Capacitor-Powered Bristlebot Kit
Benutzerprojekt
Projekt: Capacitor-Powered Bristlebot Kit
Benutzer: Christian Walther, with help from Patrick Gubelmann, Damian Schneider and others
Bereich: Electronics
Technologie: PCB Design


Development

Figure 1: Capacitor-Powered Bristlebot

After the idea to make a bristlebot workshop had come up and someone showed an example of one powered by a supercapacitor, my interest was piqued. Bristlebots powered by coin-cell primary batteries are simple and cheap, but something rechargeable to get away from the throwaway mindset sounded exciting. FabLab Zürich had used lithium batteries with a charging circuit before, but that seemed a little overkill. Could I make a kit with a supercapacitor? Maybe even one with a custom-designed printed circuit board with a USB plug for the charging circuit? Damian had shown us how to use Eagle to design PCBs and have them manufactured by Dirty PCBs a few days before, so that would make a nice exercise project for that.

Figure 2: Capbot v0.1

First experiments with an old 1F 5V supercapacitor I had lying around and a vibration motor scavenged from an old Nokia phone proved vaguely encouraging. The first capbot (pictured in figure 2) ran for about 50 seconds on a full charge. The capacitor seemed to have degraded a little over the years however, due to its high internal resistance it took several minutes to charge to that level. Measurements yielded the following numbers: The motor would start running at about 1.3 V, stop running at about 0.6 V, and have a more or less linear current/voltage curve of about 19 Ω. The capacitor had a remaining capacitance of about 0.75 F and an equivalent series resistance of 64 Ω.

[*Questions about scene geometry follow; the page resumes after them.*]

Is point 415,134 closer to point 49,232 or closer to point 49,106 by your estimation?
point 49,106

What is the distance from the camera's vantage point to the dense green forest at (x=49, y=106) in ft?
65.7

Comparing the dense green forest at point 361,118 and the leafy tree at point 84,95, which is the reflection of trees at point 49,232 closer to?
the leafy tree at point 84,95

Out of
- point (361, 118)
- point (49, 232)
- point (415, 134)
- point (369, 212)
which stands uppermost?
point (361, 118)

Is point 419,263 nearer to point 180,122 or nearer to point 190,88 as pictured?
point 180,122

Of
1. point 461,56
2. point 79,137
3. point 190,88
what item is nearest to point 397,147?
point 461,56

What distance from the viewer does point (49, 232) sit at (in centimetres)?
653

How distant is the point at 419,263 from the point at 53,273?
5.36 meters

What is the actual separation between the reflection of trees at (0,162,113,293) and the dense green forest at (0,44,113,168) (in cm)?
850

Figure 3: Roughly computed discharge curves

Experiments continued with some newly ordered supercapcitors: 1.5F/5.5V, 4.7F/2.5V, and later 10F/2.5V. Discharge curves were modeled for several constellations of capacitors connected in series or in parallel and resistors or voltage regulators in the discharge circuit (figure 3). The result was that connecting the 4.7F capacitors in parallel and directly to the motor provided the longest running time by far, over 4 minutes. Also, connecting two 2.5 V capacitors in series to a 5 V power supply, which would have made for a very simple charging circuit, proved difficult because their capacitances vary sufficiently that one of them would end up at a voltage too much above 2.5 V.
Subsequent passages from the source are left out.